EXERCISE
Copy out the records word for word, from the line containing "How much distance" through the end of the records.

DATA RECORDS
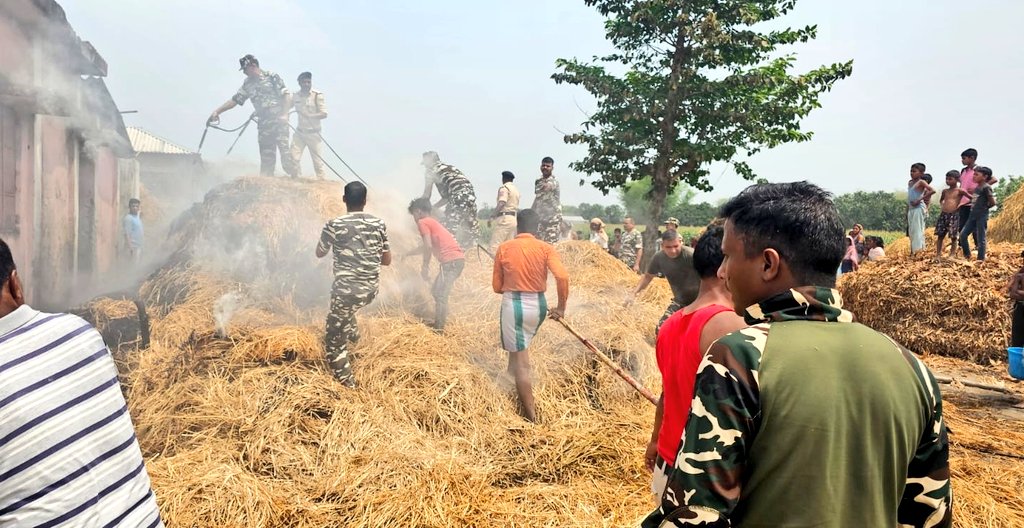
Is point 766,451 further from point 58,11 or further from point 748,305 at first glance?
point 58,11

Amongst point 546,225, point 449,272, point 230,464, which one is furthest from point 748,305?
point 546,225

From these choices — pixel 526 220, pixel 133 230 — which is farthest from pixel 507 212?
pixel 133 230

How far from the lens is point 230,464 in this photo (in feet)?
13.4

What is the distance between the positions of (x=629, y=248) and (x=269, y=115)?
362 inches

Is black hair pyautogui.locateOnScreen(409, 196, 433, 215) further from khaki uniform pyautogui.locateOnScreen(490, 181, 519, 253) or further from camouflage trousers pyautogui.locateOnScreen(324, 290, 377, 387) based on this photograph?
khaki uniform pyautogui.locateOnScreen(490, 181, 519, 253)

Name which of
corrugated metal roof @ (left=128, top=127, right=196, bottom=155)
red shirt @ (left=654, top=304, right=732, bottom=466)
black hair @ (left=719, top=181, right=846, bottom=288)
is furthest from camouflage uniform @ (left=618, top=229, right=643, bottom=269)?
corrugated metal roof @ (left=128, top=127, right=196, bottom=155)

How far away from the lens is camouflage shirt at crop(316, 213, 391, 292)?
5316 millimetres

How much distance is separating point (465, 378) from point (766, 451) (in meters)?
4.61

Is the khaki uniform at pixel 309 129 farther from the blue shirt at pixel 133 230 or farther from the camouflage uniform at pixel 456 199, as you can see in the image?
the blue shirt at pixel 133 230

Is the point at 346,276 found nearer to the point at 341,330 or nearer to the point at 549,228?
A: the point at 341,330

RESULT OF THIS EXERCISE
How much distance is separating point (465, 378) from point (766, 451) (in meters)?
4.61

Is the khaki uniform at pixel 309 129 farther from the blue shirt at pixel 133 230 or farther from the camouflage uniform at pixel 456 199, as you can see in the image?
the blue shirt at pixel 133 230

Is the point at 346,276 found nearer to the point at 341,330 or nearer to the point at 549,228?
A: the point at 341,330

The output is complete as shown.